MATERIALS PROVIDED –
++++++++

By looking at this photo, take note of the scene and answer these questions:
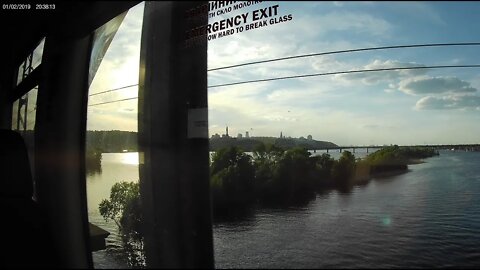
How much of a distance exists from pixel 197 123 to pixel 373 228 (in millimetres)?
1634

++++++++

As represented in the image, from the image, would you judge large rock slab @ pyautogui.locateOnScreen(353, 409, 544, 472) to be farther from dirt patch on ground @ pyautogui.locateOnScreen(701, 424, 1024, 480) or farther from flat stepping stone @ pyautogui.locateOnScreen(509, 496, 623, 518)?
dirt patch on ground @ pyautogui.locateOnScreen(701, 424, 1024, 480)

++++++++

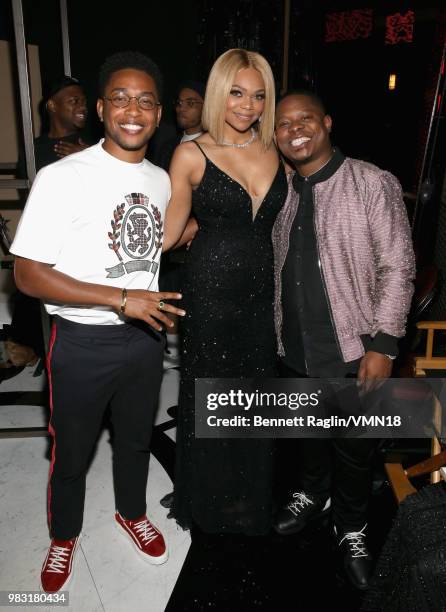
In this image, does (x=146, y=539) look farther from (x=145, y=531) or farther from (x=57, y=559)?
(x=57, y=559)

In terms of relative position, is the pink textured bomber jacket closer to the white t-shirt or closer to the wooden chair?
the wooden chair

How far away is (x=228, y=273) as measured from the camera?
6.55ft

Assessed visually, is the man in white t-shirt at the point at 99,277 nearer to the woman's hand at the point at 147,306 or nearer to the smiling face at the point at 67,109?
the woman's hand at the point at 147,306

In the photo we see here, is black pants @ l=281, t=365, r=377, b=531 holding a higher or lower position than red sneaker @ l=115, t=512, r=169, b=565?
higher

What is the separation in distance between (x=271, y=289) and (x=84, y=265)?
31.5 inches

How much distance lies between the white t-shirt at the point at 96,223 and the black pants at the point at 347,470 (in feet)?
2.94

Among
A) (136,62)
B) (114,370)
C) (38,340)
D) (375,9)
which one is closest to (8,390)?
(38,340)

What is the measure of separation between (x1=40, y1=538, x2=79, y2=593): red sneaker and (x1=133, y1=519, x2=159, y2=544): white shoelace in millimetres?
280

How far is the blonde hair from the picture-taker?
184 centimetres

++++++++

SET TASK – Could you copy out, unchanged, everything from the line containing "In this image, does" down to the line containing "184 centimetres", including both of those lines?

FULL ANSWER –
In this image, does (x=146, y=539) look farther from (x=145, y=531) or farther from (x=57, y=559)?
(x=57, y=559)

In terms of relative position, is the pink textured bomber jacket closer to the white t-shirt or closer to the wooden chair?
the wooden chair

How far away is (x=228, y=273) as measured from the camera?
6.55ft

Assessed visually, is the man in white t-shirt at the point at 99,277 nearer to the woman's hand at the point at 147,306 or nearer to the smiling face at the point at 67,109?
the woman's hand at the point at 147,306

In the photo we see here, is black pants @ l=281, t=365, r=377, b=531 holding a higher or lower position than red sneaker @ l=115, t=512, r=169, b=565?
higher

What is the separation in distance between (x=271, y=289) and (x=84, y=265)?
31.5 inches

How much distance lies between the white t-shirt at the point at 96,223 and the black pants at the point at 347,470 (in feet)?
2.94

Among
A) (136,62)
B) (114,370)
C) (38,340)
D) (375,9)
which one is closest to (8,390)?
(38,340)

What is the measure of separation between (x1=40, y1=538, x2=79, y2=593): red sneaker and (x1=133, y1=519, x2=159, y2=544): white shoelace in millimetres?
280

How far is the blonde hair from the picture-taker?
184 centimetres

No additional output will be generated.